▶ [Passage]

=== Begin Enclosure ===

Called Predictive Campaigns and available for now in an invitation-only beta, the new offering employs predictive modeling to automatically select what Mintigo considers the next best message, offer, channel and timing for turning a prospect into a customer. It then commands an integrated marketing automation platform to issue the response.

It goes beyond the firm’s previous practice, which used a variety of data clues to determine which of a client company’s existing leads, or new contacts, were most likely to become customers or to buy related products. That intelligence was then implemented by the client company on its marketing tools.

Now, chief product officer Atul Kumar told me, Mintigo is directly instructing the marketing automation platform as to “the next best action” for reeling in that prospect. Alternatively, the marketer can query Mintigo as to what the next best offer might be — or the marketer can take back control at any time.

Mintigo, he said, becomes a “kind of conductor,” the brains behind the scene.

=== End Enclosure ===

▶ [Problem set]
1. Reproduce the part of the passage on Mintigo's Predictive Campaigns that opens with the words containing "Now, chief product" and closes with "at any time.".
2. Answer these from the passage on Mintigo's Predictive Campaigns:
(a) In what form is Predictive Campaigns available for now?
(b) Who is Mintigo's chief product officer?
(c) What kind of figure does the chief product officer say Mintigo becomes?
3. Carry on the passage on Mintigo's Predictive Campaigns, starting right after its last sentence.

▶ [Collected material]
=== Begin Enclosure ===

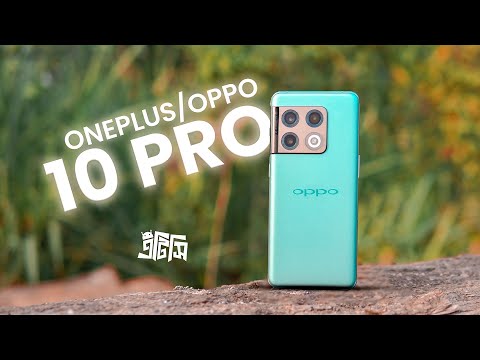OnePlus 10 Pro : এটা OnePlus না কি OPPO? | ATC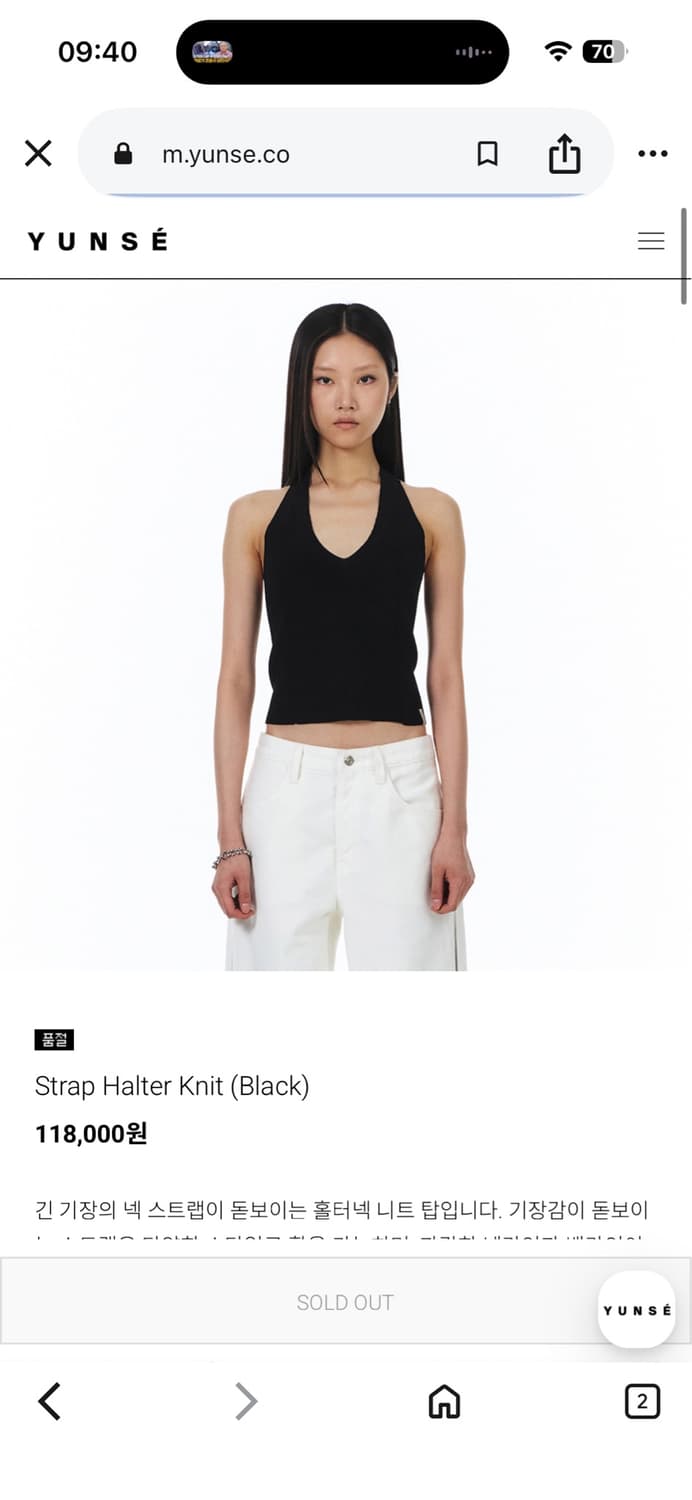 yunse strap halter knit 윤세 스트랩 홀터 니트 블랙  상품이미지1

=== End Enclosure ===

▶ [Results by task]
1.
Now, chief product officer Atul Kumar told me, Mintigo is directly instructing the marketing automation platform as to “the next best action” for reeling in that prospect. Alternatively, the marketer can query Mintigo as to what the next best offer might be — or the marketer can take back control at any time.

2.
(a) In an invitation-only beta.
(b) Atul Kumar.
(c) A "kind of conductor," the brains behind the scene.

3.
“If [there’s] this prospect, do this.”

Currently, Predictive Campaigns is only integrated with Oracle’s B2B marketing automation platform Eloqua, but Mintigo said other integrations will be completed before the product is released by the end of Q1 next year.

Kumar said Predictive Campaigns is intended to avoid the guessing, manual setup and rule-based responses of many B2B marketing campaigns, which are often pre-defined journeys with little or no feedback-based fine-tuning.

The Next Evolutionary Step

He added that most marketers don’t build specific customer journeys for specific customers because of the time involved.

For instance, he said, for all website visitors who submit an email address and download a white paper, the marketing platform might be set to wait two days, then send an follow-up email with a case study, then wait three days and send another email offering assistance, and so on.

It’s totally driven by guesswork, Kumar said. In other words, why wait two days after a white paper is downloaded, and not three?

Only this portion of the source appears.